→ **Material supplied**
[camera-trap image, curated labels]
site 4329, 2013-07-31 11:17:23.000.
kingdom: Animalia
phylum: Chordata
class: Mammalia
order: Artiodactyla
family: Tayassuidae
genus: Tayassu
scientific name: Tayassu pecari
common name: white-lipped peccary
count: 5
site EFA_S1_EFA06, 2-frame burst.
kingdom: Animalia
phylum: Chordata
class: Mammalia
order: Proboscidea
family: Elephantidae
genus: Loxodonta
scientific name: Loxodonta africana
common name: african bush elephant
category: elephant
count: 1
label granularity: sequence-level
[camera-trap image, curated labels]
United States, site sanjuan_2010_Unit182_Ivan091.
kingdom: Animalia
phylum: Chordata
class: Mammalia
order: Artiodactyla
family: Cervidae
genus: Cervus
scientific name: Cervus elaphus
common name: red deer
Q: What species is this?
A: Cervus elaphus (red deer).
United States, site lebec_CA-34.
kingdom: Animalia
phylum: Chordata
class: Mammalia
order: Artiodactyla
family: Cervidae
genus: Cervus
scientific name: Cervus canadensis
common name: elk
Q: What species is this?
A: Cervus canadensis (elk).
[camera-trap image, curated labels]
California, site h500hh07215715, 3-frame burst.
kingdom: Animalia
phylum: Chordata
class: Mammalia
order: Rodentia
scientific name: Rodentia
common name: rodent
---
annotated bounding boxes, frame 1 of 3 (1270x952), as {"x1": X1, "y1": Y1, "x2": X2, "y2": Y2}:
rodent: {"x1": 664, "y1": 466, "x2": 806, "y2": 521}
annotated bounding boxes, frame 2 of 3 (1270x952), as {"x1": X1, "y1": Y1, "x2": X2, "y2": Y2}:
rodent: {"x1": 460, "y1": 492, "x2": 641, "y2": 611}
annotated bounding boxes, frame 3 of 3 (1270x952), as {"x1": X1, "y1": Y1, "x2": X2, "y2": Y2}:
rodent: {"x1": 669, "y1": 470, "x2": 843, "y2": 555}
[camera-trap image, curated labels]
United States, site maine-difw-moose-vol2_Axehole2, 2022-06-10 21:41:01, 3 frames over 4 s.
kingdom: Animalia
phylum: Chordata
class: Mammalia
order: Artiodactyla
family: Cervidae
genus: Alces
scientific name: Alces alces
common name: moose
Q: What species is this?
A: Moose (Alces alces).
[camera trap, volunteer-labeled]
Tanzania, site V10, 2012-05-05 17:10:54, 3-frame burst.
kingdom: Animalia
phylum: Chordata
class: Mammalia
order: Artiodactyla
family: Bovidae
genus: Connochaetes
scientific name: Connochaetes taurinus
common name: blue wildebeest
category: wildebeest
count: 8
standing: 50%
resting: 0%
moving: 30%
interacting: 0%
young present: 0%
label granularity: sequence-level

→ **Task item**
Go over the listing above and return each line with "genus".

→ **Solution to the problem**
genus: Tayassu
genus: Loxodonta
genus: Cervus
genus: Cervus
genus: Alces
genus: Connochaetes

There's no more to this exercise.